INSTRUCTIONS:
1) List every package path imported in the example code of the project description below.
2) From the entries below, list every line that contains the word "bounding".

[Old java version][https://github.com/ZeD4805/PCREtoFAtoCPP]
This project is a compiler that turns a file of PCRE expressions and turns it into a C++ header and source files that describe an engine to match the text to the regular expressions. This engine is then put through a HLS tool (Vitis HLS) to get an FPGA bitstream of the engine.
This project was done for my master's thesis, which can be watched in the following link: Presentation.
The project is divided into 2 parts: The FABuilder and the Code Generator.
A file must be provided with the regex rules to generate the files from. A file prefix is also asked in order to generate the following files: [prefix].hpp and [prefix].cpp
Example usage:
import (
"fmt"
"thesisGoRemake/FABuilder/Builder"
"thesisGoRemake/FABuilder/Builder/CharSet"
"thesisGoRemake/FABuilder/DOT"
)
func main() {
Builder.GenerateFromFile("ExampleFile.txt", "RegexEngine")

Excerpts of labeled region data:
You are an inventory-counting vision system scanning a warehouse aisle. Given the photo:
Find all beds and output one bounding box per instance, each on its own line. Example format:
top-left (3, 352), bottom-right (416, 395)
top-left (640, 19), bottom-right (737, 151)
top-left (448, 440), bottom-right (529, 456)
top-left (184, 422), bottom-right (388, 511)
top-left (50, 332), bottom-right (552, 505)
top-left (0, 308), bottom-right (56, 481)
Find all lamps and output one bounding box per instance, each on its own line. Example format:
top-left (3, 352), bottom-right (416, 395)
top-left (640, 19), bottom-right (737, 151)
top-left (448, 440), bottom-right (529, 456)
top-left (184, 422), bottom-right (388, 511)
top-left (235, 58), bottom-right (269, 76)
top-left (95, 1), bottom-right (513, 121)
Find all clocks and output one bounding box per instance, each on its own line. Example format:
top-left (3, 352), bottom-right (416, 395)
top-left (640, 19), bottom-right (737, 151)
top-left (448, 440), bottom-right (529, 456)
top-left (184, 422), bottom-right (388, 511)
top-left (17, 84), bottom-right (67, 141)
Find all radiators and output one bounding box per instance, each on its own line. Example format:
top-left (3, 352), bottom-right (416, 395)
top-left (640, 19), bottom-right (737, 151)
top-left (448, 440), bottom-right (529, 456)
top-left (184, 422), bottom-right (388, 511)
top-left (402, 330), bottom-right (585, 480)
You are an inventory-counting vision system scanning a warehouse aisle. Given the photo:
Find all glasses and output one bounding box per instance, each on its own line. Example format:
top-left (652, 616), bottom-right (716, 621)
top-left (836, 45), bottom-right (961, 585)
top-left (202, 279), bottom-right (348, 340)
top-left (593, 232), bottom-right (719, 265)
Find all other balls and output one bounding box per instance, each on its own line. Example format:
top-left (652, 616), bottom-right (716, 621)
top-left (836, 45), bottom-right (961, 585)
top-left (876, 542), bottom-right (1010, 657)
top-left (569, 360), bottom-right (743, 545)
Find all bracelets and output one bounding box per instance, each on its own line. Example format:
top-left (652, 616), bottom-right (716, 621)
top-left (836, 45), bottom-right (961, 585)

SOLUTIONS:
1)
fmt
thesisGoRemake/FABuilder/Builder
thesisGoRemake/FABuilder/Builder/CharSet
thesisGoRemake/FABuilder/DOT

2)
Find all beds and output one bounding box per instance, each on its own line. Example format:
Find all lamps and output one bounding box per instance, each on its own line. Example format:
Find all clocks and output one bounding box per instance, each on its own line. Example format:
Find all radiators and output one bounding box per instance, each on its own line. Example format:
Find all glasses and output one bounding box per instance, each on its own line. Example format:
Find all other balls and output one bounding box per instance, each on its own line. Example format:
Find all bracelets and output one bounding box per instance, each on its own line. Example format:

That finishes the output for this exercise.